KEEF-TV
- Los Angeles, California; United States;
- Channels: Analog: 68 (UHF);

Programming
- Affiliations: Non-commercial independent

Ownership
- Owner: Black Television Workshop

History
- First air date: June 1, 1987
- Last air date: August 8, 1987
- Former call signs: KDDE (1987)

= KEEF-TV =

Television station in Los Angeles (1987)

KEEF-TV (channel 68) was a short-lived non-commercial educational television station in Los Angeles, California, United States. It operated briefly in 1987, but was shut down after only a few months of operation and its broadcast construction permit ultimately revoked.

== History ==
=== Prior use of channel 68 in Los Angeles ===

Channel 68 was used originally by the Viewer Sponsored Television Foundation as KVST-TV, which broadcast from May 5, 1974, through December 23, 1975. It was a station with a strong community focus and aired alternative programming, much of it leftist in nature. However, it constantly struggled for viewer support and suffered through tumultuous internal politics, leading to its closure.

=== As KEEF-TV ===
On February 24, 1983, the Federal Communications Commission (FCC) authorized the Black Television Workshop to construct a non-commercial TV station on channel 68 in the Los Angeles area. The station, which was oriented to Black and Hispanic viewers, went on the air in June 1987 as KDDE. The station promised a lineup of programs by and for minority viewers—particularly Black viewers—including films from the Caribbean and Africa and British fare from Channel 4. The station changed its call sign to KEEF-TV on June 15.

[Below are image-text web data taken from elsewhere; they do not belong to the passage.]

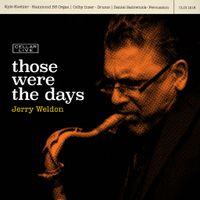 Jerry Weldon Quartet -The New Brunswick Jazz Project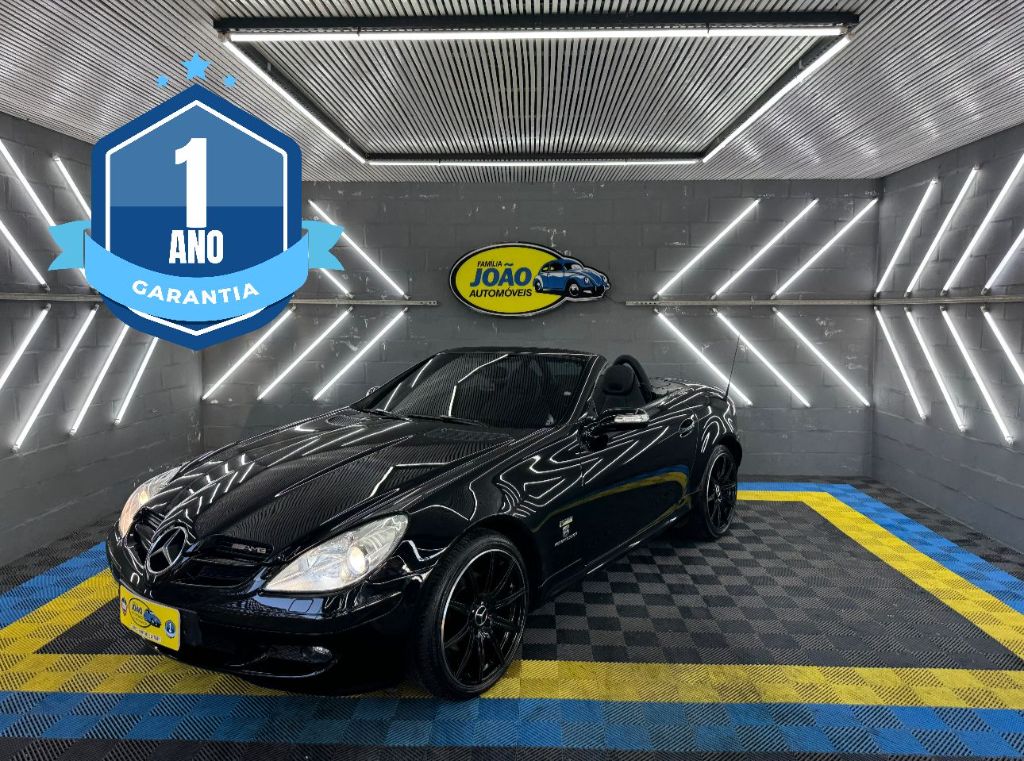 SLK-200 Kompressor 16V/ 200 CGI 16V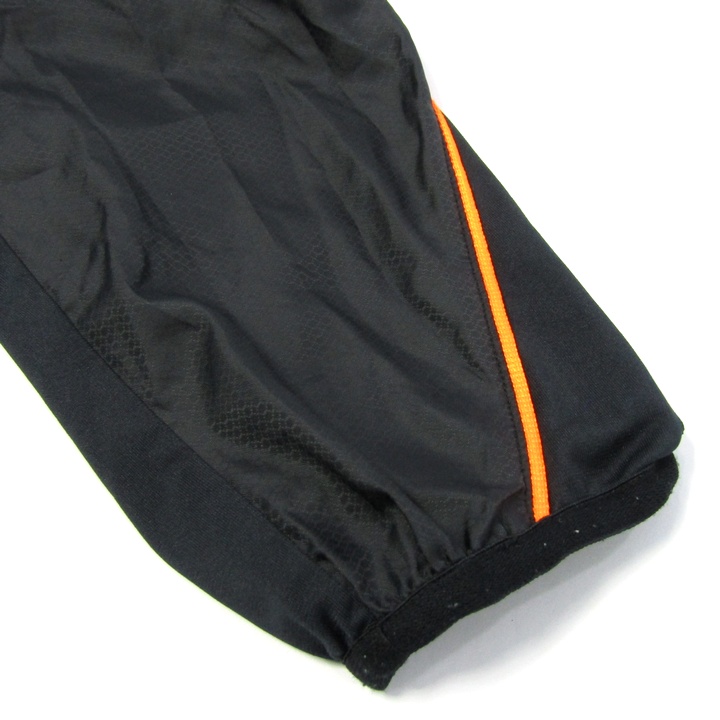 アンブロ UMBRO ナイロン セットアップ ヴィンテージ スポーツウエア 黒 セール】UMBRO × BLACK LABEL SET-UP FIELD JACKET：アンブロ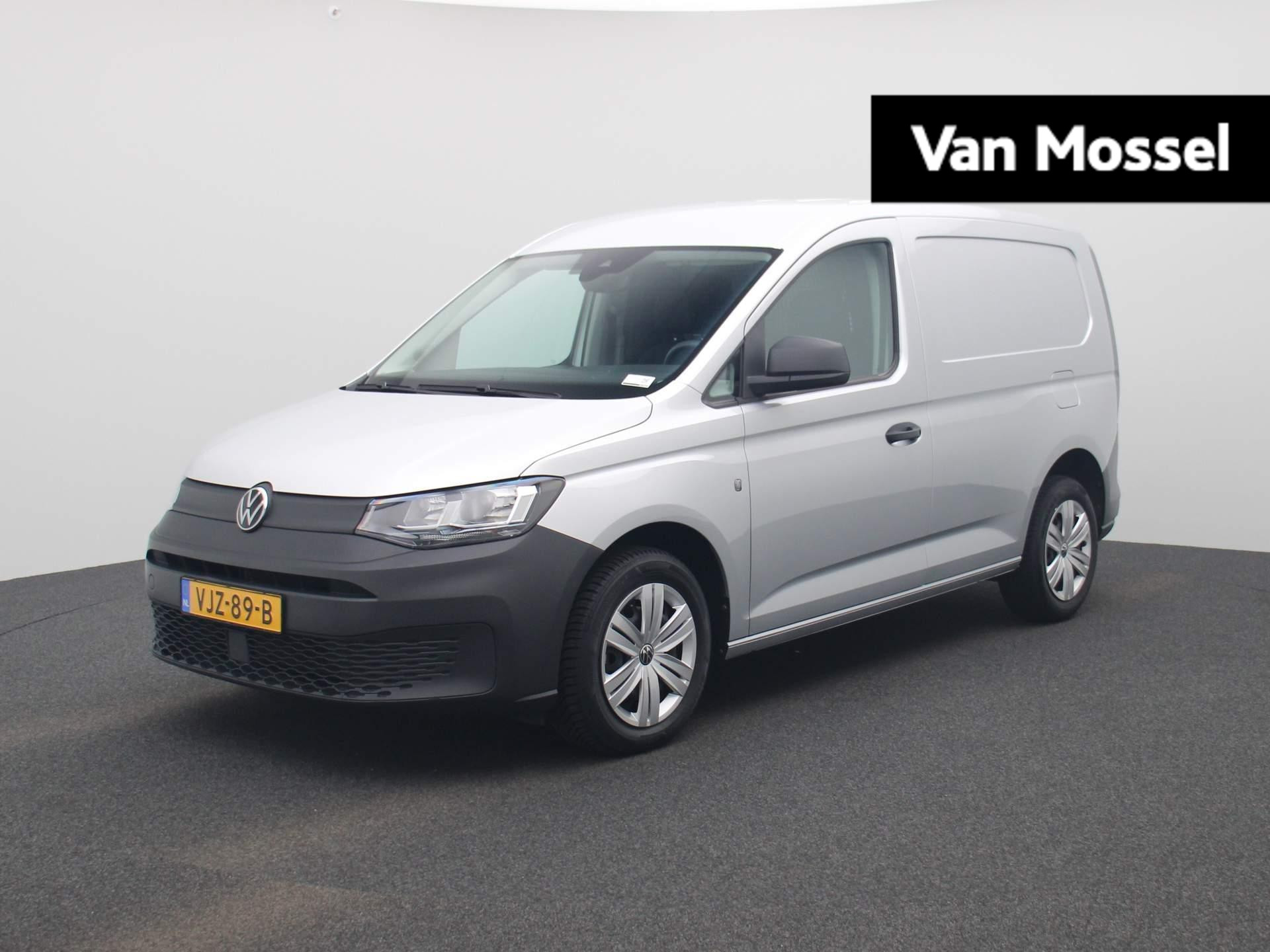 Volkswagen Caddy Cargo 2.0 TDI Comfort | Airco | Multifunctioneel stuur | Parkeerhulp achter | Radio | Navigatie |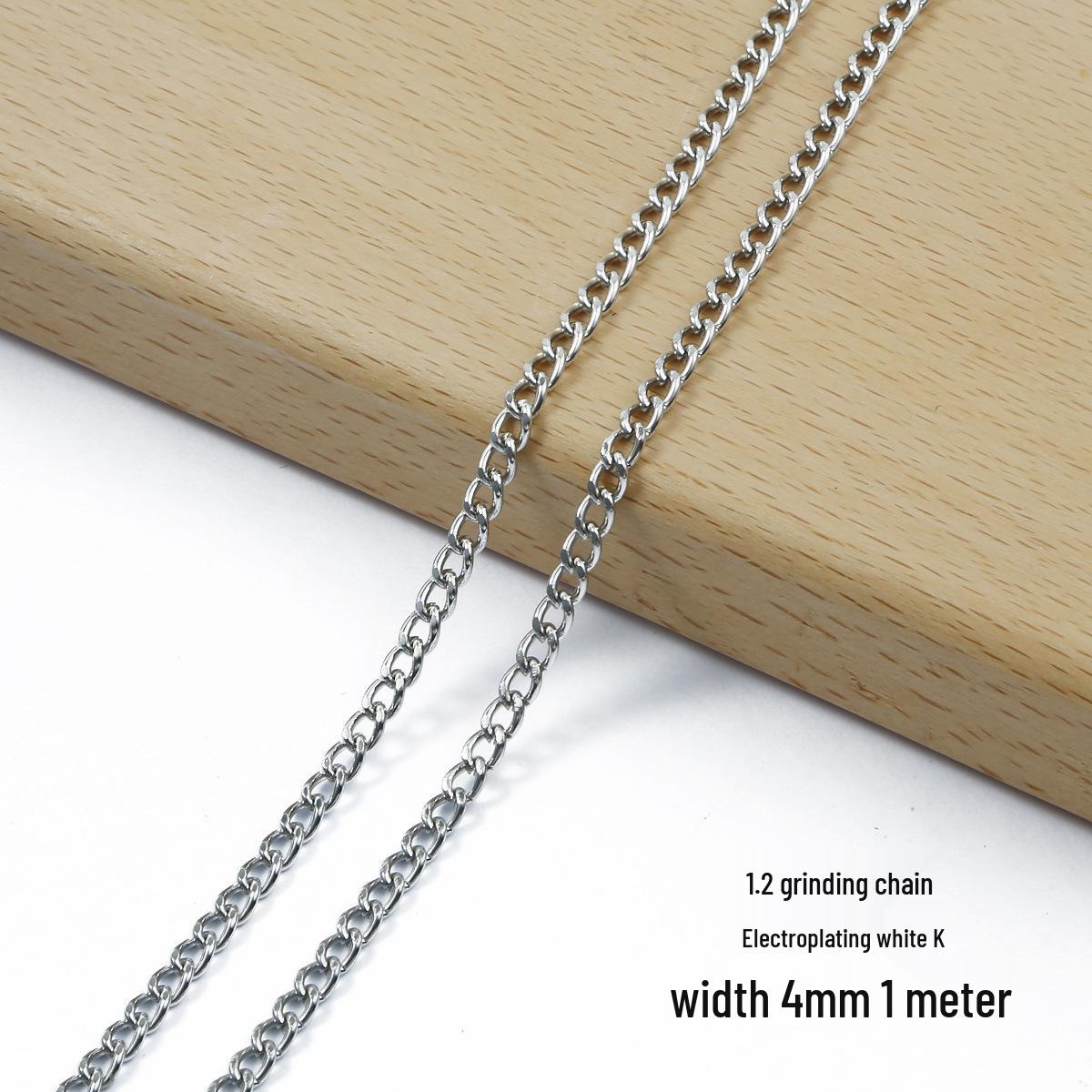 Набор для изготовления DIY ручной работы: О-образное звено, цепочка, кисточка, заколка для волос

Problems were very quick to come along. After Mary V. Woodfork, one of the station's board members, made a series of claims against Black Television Workshop head Booker T. Wade's conduct, the FCC ordered the station off the air on August 8, because it broadcast with a different power and antenna height from a different location from that authorized, while it investigated—an unusual move for the commission. The battle tied up the television station, a series of creditors, and a company that had paid for the KEEF-TV transmitter so it could use it to send data.

In 1989, a deal was reached to sell the station as a distress sale to Hispanic Christian Communications Network, which proposed a Spanish-language Christian station; the commission dismissed the proposal the next year because a federal appeals court had ruled that policy unconstitutional. In 1991, after the U.S. Supreme Court upheld the policy, the FCC determined that the station had not been actually built and thus would not have been eligible anyway. The construction permit was ultimately revoked by the FCC on November 19, 1992. A final review was denied by the commission in 1994.

Channel 68 was last used in Southern California by KRCA-DT, a digital simulcast of KRCA (channel 62) in Riverside, California. As of the end of the 2009 digital television transition, channel 68 was outside the authorized band for television broadcasting in the United States; at which time KRCA moved to channel 35. Since 2018, as part of the FCC's spectrum repack, KRCA has shared VHF channel 7 with KABC-TV. Plans for the digital transition did not include a digital replacement channel for the former channel 68 allocation in Los Angeles.